====== Input rows ======

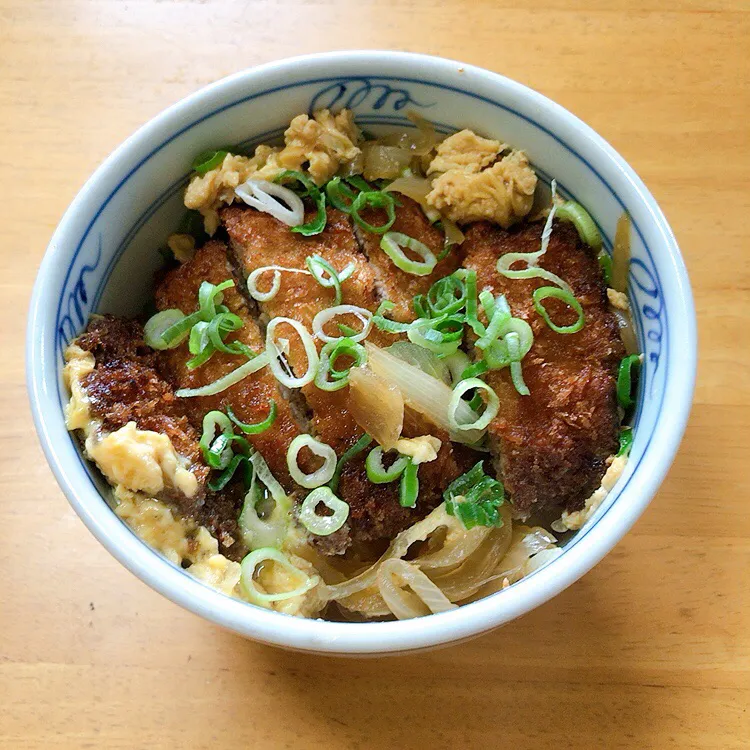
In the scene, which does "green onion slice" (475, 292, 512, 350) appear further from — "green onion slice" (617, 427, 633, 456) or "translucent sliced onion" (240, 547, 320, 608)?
"translucent sliced onion" (240, 547, 320, 608)

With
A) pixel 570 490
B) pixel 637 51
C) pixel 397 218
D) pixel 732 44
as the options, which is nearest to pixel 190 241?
pixel 397 218

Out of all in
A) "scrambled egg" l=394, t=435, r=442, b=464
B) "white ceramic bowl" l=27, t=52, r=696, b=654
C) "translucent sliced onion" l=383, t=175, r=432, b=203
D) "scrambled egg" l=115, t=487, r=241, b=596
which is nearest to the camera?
"white ceramic bowl" l=27, t=52, r=696, b=654

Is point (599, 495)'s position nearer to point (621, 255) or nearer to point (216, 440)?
point (621, 255)

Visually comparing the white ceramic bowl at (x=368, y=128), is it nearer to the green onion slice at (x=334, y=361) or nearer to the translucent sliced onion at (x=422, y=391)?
the translucent sliced onion at (x=422, y=391)

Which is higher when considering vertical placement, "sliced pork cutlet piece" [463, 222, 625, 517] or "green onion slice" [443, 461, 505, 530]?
"sliced pork cutlet piece" [463, 222, 625, 517]

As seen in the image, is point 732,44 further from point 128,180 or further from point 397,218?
point 128,180

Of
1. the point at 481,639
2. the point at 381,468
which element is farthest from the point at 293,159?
the point at 481,639

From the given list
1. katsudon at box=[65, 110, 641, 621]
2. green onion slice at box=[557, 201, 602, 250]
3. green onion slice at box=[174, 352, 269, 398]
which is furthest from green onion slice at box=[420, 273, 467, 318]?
green onion slice at box=[174, 352, 269, 398]

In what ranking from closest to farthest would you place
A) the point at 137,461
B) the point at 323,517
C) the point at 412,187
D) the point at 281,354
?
the point at 137,461, the point at 323,517, the point at 281,354, the point at 412,187
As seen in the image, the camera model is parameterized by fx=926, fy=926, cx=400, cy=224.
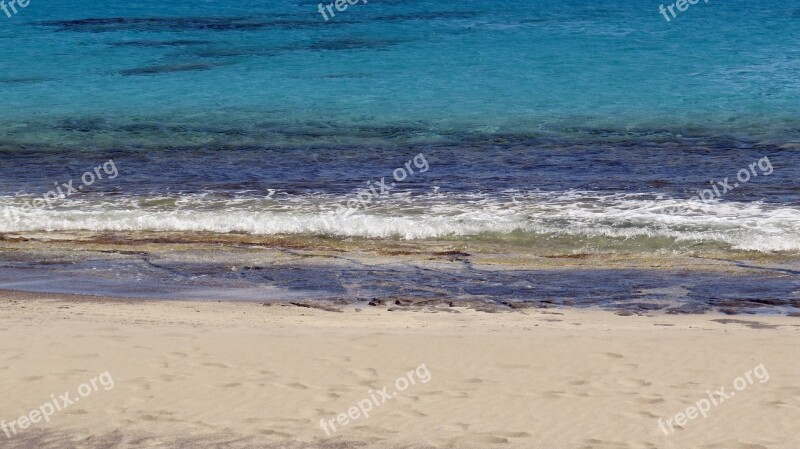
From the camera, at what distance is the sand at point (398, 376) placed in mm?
5566

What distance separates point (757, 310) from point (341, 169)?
7.58 metres

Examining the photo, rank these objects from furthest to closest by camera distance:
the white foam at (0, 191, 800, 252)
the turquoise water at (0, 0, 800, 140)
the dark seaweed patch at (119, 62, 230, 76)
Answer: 1. the dark seaweed patch at (119, 62, 230, 76)
2. the turquoise water at (0, 0, 800, 140)
3. the white foam at (0, 191, 800, 252)

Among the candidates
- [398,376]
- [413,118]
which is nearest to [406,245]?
[398,376]

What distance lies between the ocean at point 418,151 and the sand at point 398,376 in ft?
3.22

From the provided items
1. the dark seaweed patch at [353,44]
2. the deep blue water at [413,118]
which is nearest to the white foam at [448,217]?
the deep blue water at [413,118]

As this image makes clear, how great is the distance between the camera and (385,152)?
15.3 metres

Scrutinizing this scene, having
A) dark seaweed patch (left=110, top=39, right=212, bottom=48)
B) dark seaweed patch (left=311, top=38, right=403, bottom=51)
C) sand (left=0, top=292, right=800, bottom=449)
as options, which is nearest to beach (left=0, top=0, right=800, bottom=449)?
sand (left=0, top=292, right=800, bottom=449)

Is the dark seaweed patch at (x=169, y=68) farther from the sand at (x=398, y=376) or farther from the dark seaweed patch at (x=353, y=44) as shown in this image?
the sand at (x=398, y=376)

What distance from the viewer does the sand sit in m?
5.57

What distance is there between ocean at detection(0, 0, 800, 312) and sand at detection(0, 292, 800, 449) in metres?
0.98

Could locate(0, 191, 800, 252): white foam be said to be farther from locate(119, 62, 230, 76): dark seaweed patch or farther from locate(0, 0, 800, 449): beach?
locate(119, 62, 230, 76): dark seaweed patch

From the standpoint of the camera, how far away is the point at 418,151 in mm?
15336

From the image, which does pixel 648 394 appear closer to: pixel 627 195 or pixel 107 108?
pixel 627 195

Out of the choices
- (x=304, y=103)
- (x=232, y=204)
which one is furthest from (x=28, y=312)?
(x=304, y=103)
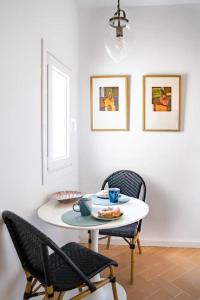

======

» **Brief**
Could you give the part of the records above that opens with the line containing "Out of the choices" and runs through the end of the records as a Markdown table with the columns Row and Line, numbering each line and leaving out blank lines and pictures?

» **Written response**
| Row | Line |
|---|---|
| 1 | Out of the choices |
| 2 | - (x=304, y=103) |
| 3 | - (x=232, y=204) |
| 4 | which one is furthest from (x=28, y=312)? |
| 5 | (x=304, y=103) |